Northern Ireland post-primary school plans published
Northern Ireland's five education boards have published plans for the future of post-primary schools.
Falling birth rates have meant 85,000 school places are unfilled.
A consultation will run until 26 October on the documents, which set out options for mergers, rebuilding or closures. The reports are on the boards' websites.
While some of the plans leave a variety of options open, it is clear that a number of schools will close.

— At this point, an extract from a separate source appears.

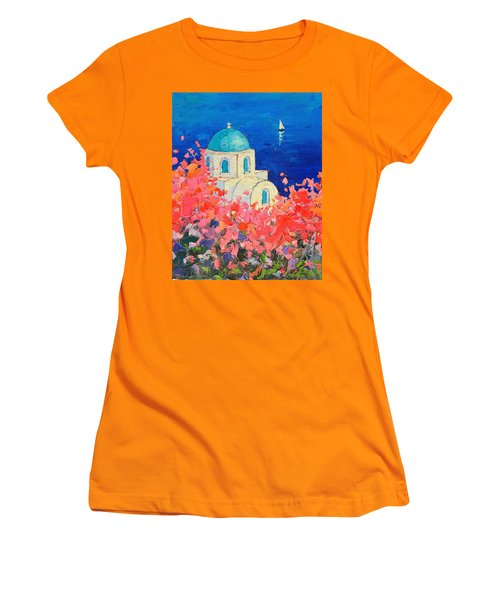 Santorini Impression - Full Bloom In Santorini Greece Women's T-Shirt (Athletic Fit)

Among the proposals out for consultation are:
- In the South-Eastern Education and Library Board area, Movilla and Nendrum schools in County Down could merge
- In the Belfast Education and Library Board area, urgent action is recommended at Orangefield High, which could involve mergers with other neighbouring schools
- In the North-Eastern Education and Library Board area, Ballee High in Ballymena could close while Ballymena Academy could take over Cambridge House
- In the Western Education and Library Board , Devenish and Lisnaskea schools in County Fermanagh could merge
- In the Southern Education and Library Board , City of Armagh High, Markethill High and the Royal School could amalgamate.

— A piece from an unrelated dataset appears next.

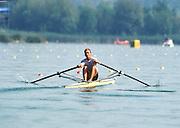 Banyoles, SPAIN. Men's Single Sculls, 1992 Olympic Regatta, EST M1X Juri JANSSON, <br /> Wednesday  19/02/2014  [Mandatory Credit: Peter Spurrier/Intersport<br /> Images]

The education boards and the Catholic sector were given the task of suggesting how many and what sort of schools are needed in each area.
It was the second analysis the boards had been asked to do.

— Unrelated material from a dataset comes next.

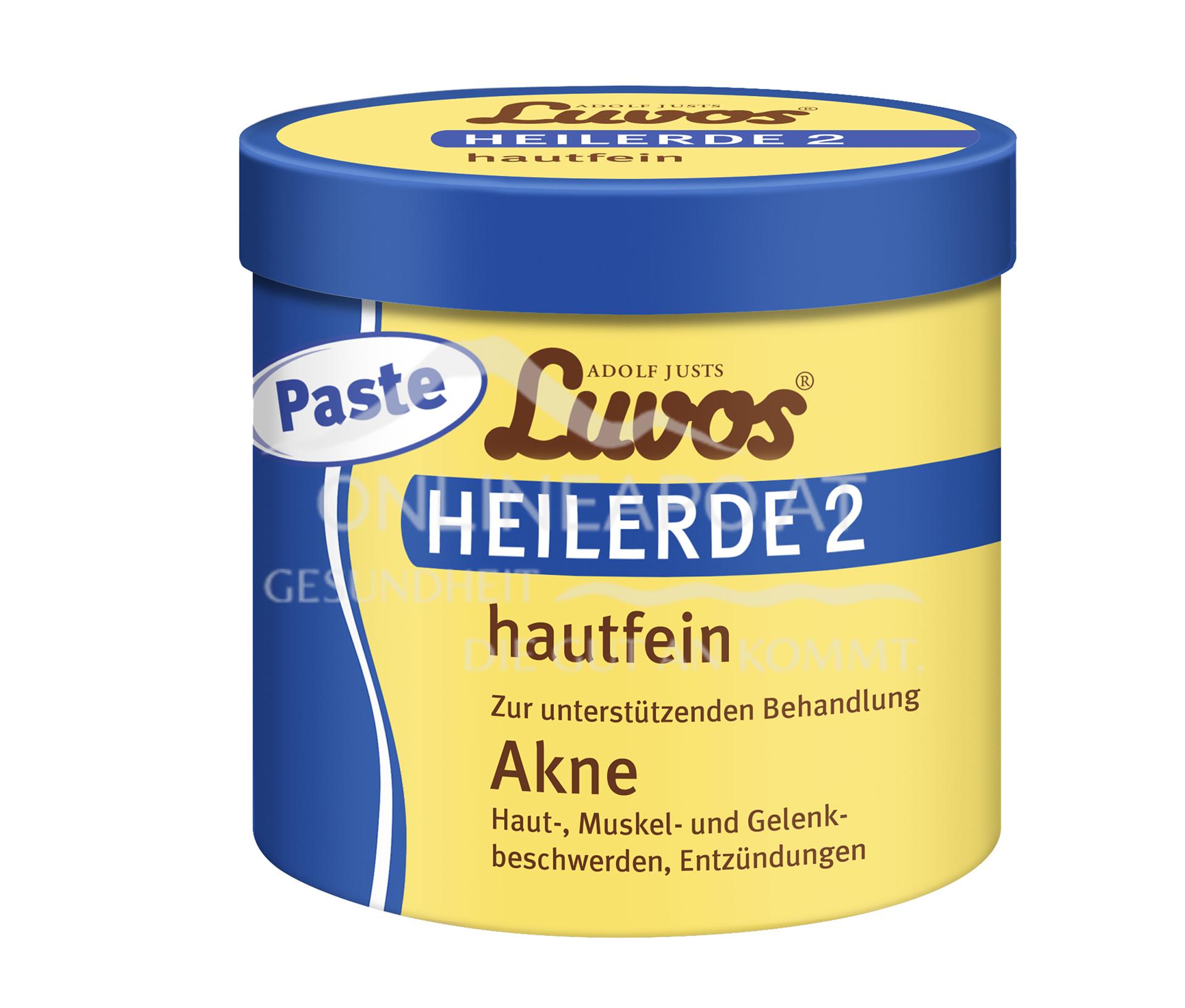Luvos Heilerde II Paste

Viability audits for schools were published in March, listing all schools and any problems they had with pupil numbers, budget deficits and examination results.
The audits revealed that 84% of secondary schools and nearly 50% of primary schools were experiencing difficulties in at least one of these areas.
Northern Ireland's education system has been traditionally divided into state schools and a separate sector controlled by the Catholic Church.
In recent years, there has been a drive to save money by sharing resources.
Education Minister John O'Dowd said the plans published on Thursday marked "the first step in transforming education provision here".
"The plans map out the issues affecting education in local areas, both now and in the future, and put forward proposals to meet these challenges," he said.
"The draft plans will raise many questions; however I would encourage everyone to think about the needs of our children both now and in the future as opposed to the needs of individual institutions."